Stellungnahme des Bundesrates

Der Bundesrat unterstützt die von der Kommission für Wirtschaft und Abgaben des Nationalrates vorgeschlagene Gesetzesänderung.

Die beschränkte Zulassung von Sonntagsarbeit ohne Bedürfnisnachweis wird eine rechtsgleiche Anwendung ermöglichen und für die Kantone die Umsetzung vereinfachen. Der Bundesrat ist der Auffassung, dass die verlangte Revision einem allgemeinen Bedürfnis entspricht, da von der Möglichkeit, am Sonntag einzukaufen, von den Konsumentinnen und Konsumenten vornehmlich in der Adventszeit rege Gebrauch gemacht wird; so kennen bereits heute 19 Kantone Sonntagsverkäufe in der Adventszeit. Einige Kantone der Westschweiz führen keine Weihnachtsverkäufe durch. Dies wird auch in Zukunft weiterhin möglich sein, da die kantonale Kompetenz zum Erlass von Vorschriften über die Sonntagsruhe und die Öffnungszeiten der Betriebe des Detailhandels unangetastet bleibt. Diese Vorschriften sind nämlich 4270

aufgrund von Artikel 71 Buchstabe c des Arbeitsgesetzes vorbehalten. Somit werden die kantonalen oder kommunalen Ladenöffnungsreglemente auch nach Inkrafttreten der vorliegenden Revision bestimmen, ob ein Geschäft am Sonntag offen sein kann.

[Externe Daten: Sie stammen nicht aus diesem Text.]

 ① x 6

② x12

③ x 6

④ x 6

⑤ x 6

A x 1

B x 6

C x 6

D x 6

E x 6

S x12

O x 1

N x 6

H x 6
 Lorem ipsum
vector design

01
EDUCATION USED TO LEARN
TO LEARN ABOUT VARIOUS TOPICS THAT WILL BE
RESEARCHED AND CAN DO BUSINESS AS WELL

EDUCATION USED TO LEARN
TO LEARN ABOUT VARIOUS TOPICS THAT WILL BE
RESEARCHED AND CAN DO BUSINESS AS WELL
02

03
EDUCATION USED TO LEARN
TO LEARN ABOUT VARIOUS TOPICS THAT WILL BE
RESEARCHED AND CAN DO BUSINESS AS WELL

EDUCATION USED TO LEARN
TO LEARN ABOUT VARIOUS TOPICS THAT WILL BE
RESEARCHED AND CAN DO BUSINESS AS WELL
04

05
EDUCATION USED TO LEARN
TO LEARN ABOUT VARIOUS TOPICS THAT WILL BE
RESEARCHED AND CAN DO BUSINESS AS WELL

Das Arbeitsgesetz regelt einzig die Beschäftigung von Personal.

Nach dem oben erwähnten Bundesgerichtentscheid hat das SECO im März 2004 eine Weisung an die Kantone erlassen, worin die Beschäftigung von Personal in Verkaufsgeschäften während der Adventszeit geregelt wird. Diese Weisung wird von den Kantonen unterschiedlich umgesetzt, sodass eine gewisse Rechtsunsicherheit bezüglich Bewilligungspraxis von Sonntagsarbeit in Verkaufsgeschäften herrscht. Die vorgeschlagene Regelung, wonach an vier Sonntagen pro Jahr ohne Bedürfnisnachweis Personal beschäftigt werden kann, würde die erwähnte Rechtsunsicherheit beheben.

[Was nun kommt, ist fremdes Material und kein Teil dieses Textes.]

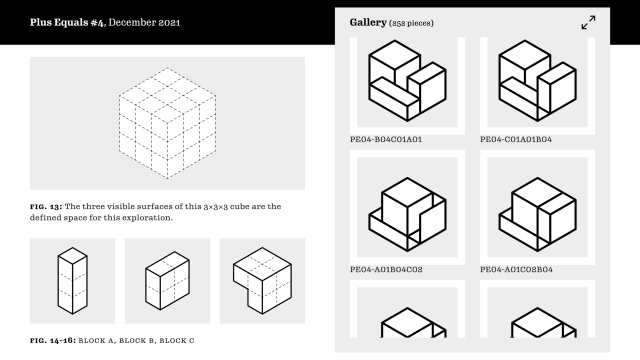 Plus Equals #4, December 2021

FIG. 13: The three visible surfaces of this 3×3×3 cube are the defined space for this exploration.

FIG. 14-16: BLOCK A, BLOCK B, BLOCK C

Gallery (252 pieces)

PE04-B04C01A01

PE04-C01A01B04

PE04-A01B04C02

PE04-A01C02B04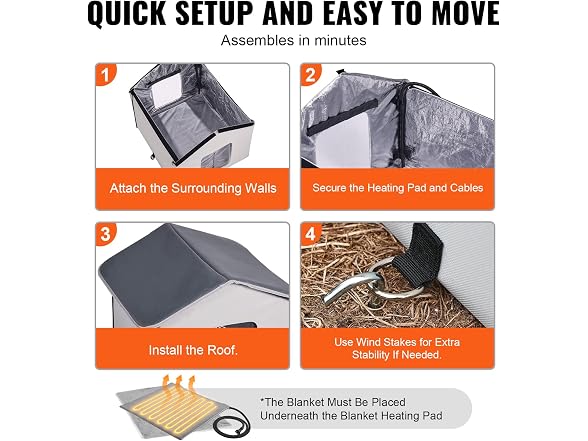 QUICK SETUP AND EASY TO MOVE

Assembles in minutes

1

Attach the Surrounding Walls

2

Secure the Heating Pad and Cables

3

Install the Roof.

4

Use Wind Stakes for Extra Stability If Needed.

*The Blanket Must Be Placed Underneath the Blanket Heating Pad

Die eidgenössischen und die kantonalen Vollzugsbehörden sind, um ihre Aufgaben optimal wahrzunehmen, auf eine transparente Regelung und eine schweizweit einheitliche Regelung angewiesen. Gerade im Rahmen der Beschäftigung von Personal am Sonntag in Verkaufsgeschäften ist bis heute beides nicht verwirklicht. Die Annahme des vorliegenden Revisionsentwurfs würde zu einer Lösung dieser Probleme beitragen.

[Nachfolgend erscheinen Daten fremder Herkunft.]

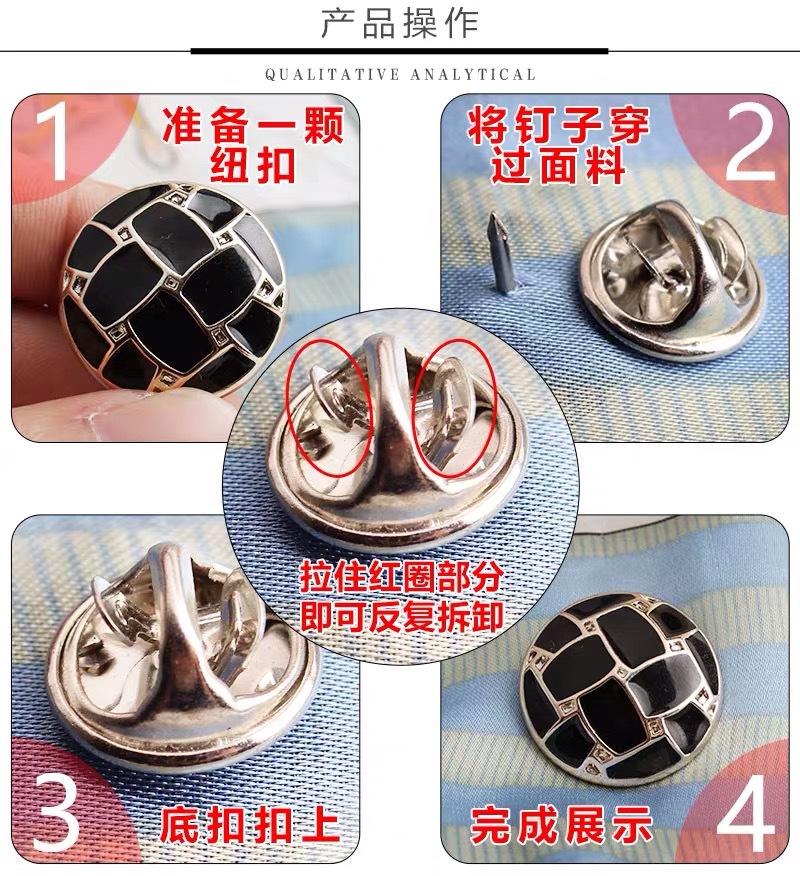 产品操作

QUALITATIVE ANALYTICAL

1 准备一颗纽扣

将钉子穿过面料 2

拉住红圈部分即可反复拆卸

3 底扣扣上

完成展示 4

Was die Bedenken der Minderheit bezüglich Schutz der Arbeitnehmerinnen und Arbeitnehmer angeht, vertritt der Bundesrat die Meinung, dass die bereits geltenden Regeln des ArG, wie der bei vorübergehender Sonntagsarbeit (bis 6 Sonntage pro Jahr) geschuldete Lohnzuschlag von 50 Prozent, das Einverständnis der Angestellten, die Regel des Ersatzruhetages usw. genügen.

Es ist unbestritten, dass sich das Volk 2005 nur sehr knapp (50,6 %) für eine Ausdehnung der Ladenöffnungszeiten in grossen Bahnhöfen und Flughäfen ausgesprochen hat. Wie bereits erwähnt, kennen aber 19 Kantone Sonntagsverkäufe während der Adventszeit. Sowohl diese Möglichkeit als auch die Möglichkeit, in grossen Bahnhöfen einzukaufen, wird von den Konsumenten und Konsumentinnen rege benützt. Der Bundesrat schliesst deshalb aus dem Ergebnis der Abstimmung vom 27. November 2005, dass das Stimmvolk zwar keine generelle Liberalisierung der Ladenöffnungszeiten wünscht, die Möglichkeit jedoch schätzt, vereinzelt in Bahnhöfen oder während der Adventszeit am Sonntag einzukaufen.

Der Bundesrat
ist zudem der Überzeugung, dass die Annahme der Vorlage eine grosse Entspannung in der Diskussion über die Sonntagsverkäufe herbeiführen würde. Die Betriebe des Detailhandels hätten klare Vorgaben bezüglich Sonntagsverkauf, und die kantonalen Vollzugsbehörden sähen sich nicht mehr mit einzelnen Gesuchen konfrontiert.